Oracle® Solaris Cluster System Administration Guide

Exit Print View

Updated: October 2015
 
 

Restoring a Corrupted Diskset

Use this procedure if a diskset is corrupted or in a state that the nodes in the cluster are unable to take ownership of the diskset. If your attempts to clear the state have failed, use this procedure as a last attempt to fix the diskset.

These procedures work for Solaris Volume Manager metasets and multi-owner Solaris Volume Manager metasets.

How to Save the Solaris Volume Manager Software Configuration

Restoring a disk set from scratch can be time-consuming and error prone. A better alternative is to use the metastat command to regularly back up replicas or use Oracle Explorer (SUNWexplo) to create a backup. You can then use the saved configuration to recreate the diskset. You should save the current configuration into files (using the prtvtoc and the metastat commands), and then recreate the disk set and its components. See How to Recreate the Solaris Volume Manager Software Configuration.

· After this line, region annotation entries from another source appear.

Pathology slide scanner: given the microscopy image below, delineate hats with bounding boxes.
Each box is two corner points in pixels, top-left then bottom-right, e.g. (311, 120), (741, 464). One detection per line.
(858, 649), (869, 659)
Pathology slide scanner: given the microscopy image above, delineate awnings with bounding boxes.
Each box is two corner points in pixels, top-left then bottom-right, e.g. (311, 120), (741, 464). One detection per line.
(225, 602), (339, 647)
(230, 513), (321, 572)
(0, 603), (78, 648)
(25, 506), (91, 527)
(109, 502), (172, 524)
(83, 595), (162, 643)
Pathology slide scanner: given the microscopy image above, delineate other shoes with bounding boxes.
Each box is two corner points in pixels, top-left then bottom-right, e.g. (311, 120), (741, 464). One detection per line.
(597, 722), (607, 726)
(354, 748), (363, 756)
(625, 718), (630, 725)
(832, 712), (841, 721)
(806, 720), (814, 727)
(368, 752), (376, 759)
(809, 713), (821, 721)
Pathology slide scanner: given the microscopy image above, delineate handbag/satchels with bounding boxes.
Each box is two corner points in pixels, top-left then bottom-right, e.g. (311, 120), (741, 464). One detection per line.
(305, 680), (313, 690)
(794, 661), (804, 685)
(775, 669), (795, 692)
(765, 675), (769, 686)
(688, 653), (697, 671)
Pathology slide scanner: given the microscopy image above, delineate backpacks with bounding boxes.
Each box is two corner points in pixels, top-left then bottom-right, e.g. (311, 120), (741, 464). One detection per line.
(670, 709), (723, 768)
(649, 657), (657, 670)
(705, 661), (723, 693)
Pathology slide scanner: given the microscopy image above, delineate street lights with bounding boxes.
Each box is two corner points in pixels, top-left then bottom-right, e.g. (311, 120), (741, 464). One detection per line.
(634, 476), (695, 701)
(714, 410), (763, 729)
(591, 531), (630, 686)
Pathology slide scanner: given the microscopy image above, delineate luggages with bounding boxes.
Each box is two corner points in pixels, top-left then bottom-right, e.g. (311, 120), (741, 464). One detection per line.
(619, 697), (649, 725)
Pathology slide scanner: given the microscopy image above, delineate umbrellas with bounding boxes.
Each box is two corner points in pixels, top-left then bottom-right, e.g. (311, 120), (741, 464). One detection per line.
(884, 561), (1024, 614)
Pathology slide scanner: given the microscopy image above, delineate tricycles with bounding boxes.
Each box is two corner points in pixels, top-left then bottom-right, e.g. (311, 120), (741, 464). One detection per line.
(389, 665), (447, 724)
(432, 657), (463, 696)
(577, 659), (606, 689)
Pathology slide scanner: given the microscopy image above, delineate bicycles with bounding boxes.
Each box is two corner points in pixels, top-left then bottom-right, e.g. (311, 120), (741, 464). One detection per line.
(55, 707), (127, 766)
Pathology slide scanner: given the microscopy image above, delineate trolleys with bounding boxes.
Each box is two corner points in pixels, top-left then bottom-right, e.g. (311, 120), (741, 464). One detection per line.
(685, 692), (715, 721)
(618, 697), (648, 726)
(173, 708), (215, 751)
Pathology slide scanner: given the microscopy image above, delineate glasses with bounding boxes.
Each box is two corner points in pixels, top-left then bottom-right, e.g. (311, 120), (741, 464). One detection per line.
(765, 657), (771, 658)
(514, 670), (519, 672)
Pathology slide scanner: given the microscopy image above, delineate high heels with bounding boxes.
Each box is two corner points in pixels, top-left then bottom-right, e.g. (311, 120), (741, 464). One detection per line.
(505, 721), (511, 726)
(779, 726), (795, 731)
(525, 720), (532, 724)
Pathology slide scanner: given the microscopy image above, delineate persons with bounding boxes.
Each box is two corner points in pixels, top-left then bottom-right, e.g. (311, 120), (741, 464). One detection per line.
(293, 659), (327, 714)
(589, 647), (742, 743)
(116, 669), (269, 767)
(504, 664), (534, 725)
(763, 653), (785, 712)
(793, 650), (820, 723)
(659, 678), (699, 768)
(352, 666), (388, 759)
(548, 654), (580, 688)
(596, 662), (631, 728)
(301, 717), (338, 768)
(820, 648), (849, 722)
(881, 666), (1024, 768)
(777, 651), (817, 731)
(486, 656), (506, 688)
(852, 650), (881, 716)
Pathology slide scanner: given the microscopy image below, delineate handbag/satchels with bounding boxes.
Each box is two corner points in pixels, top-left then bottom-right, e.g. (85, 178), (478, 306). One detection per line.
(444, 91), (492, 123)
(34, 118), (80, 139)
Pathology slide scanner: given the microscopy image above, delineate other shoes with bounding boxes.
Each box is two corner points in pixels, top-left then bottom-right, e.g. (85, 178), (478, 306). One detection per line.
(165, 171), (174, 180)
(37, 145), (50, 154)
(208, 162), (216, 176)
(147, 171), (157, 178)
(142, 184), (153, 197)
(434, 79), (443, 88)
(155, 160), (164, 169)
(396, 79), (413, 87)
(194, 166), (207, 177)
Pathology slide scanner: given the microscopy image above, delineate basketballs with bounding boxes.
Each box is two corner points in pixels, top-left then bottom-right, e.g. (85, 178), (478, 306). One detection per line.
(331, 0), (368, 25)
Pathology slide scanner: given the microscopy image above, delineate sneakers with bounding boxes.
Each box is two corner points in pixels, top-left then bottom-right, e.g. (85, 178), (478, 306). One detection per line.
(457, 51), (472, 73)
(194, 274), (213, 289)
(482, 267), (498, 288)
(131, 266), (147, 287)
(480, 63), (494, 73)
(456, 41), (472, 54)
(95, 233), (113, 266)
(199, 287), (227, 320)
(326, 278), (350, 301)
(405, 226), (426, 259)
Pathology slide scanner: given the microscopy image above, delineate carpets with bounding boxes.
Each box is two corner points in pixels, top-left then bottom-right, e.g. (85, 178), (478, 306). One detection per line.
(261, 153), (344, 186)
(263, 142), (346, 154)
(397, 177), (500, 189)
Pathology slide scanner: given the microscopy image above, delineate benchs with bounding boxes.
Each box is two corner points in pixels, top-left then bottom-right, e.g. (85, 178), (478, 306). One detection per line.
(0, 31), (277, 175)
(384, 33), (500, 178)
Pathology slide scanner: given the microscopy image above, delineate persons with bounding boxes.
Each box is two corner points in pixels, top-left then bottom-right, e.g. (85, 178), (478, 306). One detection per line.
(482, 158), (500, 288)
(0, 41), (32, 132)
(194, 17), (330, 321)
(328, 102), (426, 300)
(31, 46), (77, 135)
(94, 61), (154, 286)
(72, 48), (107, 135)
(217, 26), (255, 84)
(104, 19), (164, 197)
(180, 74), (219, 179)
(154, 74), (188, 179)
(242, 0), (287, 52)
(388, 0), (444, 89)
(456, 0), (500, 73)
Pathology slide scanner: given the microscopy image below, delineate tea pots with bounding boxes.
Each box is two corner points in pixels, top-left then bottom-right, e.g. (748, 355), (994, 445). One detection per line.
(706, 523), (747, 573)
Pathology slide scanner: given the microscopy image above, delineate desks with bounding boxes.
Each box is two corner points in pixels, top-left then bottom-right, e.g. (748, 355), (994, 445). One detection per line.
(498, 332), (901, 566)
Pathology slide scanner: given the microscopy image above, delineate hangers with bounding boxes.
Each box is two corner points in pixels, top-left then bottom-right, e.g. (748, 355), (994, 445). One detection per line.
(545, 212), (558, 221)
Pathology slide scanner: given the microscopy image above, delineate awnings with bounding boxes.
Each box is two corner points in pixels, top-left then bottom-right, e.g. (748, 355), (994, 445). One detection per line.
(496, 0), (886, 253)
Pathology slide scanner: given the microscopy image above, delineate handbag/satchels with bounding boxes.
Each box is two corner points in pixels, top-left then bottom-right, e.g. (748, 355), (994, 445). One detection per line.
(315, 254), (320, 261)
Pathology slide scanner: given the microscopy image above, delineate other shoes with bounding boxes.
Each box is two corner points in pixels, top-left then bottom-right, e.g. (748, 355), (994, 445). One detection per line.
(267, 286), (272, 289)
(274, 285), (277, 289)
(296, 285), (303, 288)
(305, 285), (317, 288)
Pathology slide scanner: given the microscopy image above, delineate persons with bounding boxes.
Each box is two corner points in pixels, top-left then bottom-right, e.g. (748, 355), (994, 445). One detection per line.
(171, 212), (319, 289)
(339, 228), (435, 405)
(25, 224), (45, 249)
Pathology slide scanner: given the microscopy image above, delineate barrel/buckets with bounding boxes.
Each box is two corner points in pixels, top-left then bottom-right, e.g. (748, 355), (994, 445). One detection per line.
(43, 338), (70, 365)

  1. Save the partition table for each disk in the disk set.
    # /usr/sbin/prtvtoc /dev/global/rdsk/diskname > /etc/lvm/diskname.vtoc
  2. Save the Solaris Volume Manager software configuration.
    # /bin/cp /etc/lvm/md.tab /etc/lvm/md.tab_ORIGINAL
    # /usr/sbin/metastat -p -s setname >> /etc/lvm/md.tab

    Note - Other configuration files, such as the /etc/vfstab file, might reference the Solaris Volume Manager software. This procedure assumes that an identical Solaris Volume Manager software configuration is rebuilt and therefore, the mount information is the same. If Oracle Explorer (SUNWexplo) is run on a node that owns the set, it retrieves the prtvtoc and metaset —p information.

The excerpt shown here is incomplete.